=== RECORDS FOR THIS TASK ===
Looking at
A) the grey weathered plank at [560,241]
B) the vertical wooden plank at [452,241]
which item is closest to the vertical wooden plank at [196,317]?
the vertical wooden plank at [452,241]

=== EXERCISE DETAILS ===
Render the listing above as a numbered list with one line per item, leaving out any blank lines.

=== FINISHED EXERCISE ===
1. Looking at
2. A) the grey weathered plank at [560,241]
3. B) the vertical wooden plank at [452,241]
4. which item is closest to the vertical wooden plank at [196,317]?
5. the vertical wooden plank at [452,241]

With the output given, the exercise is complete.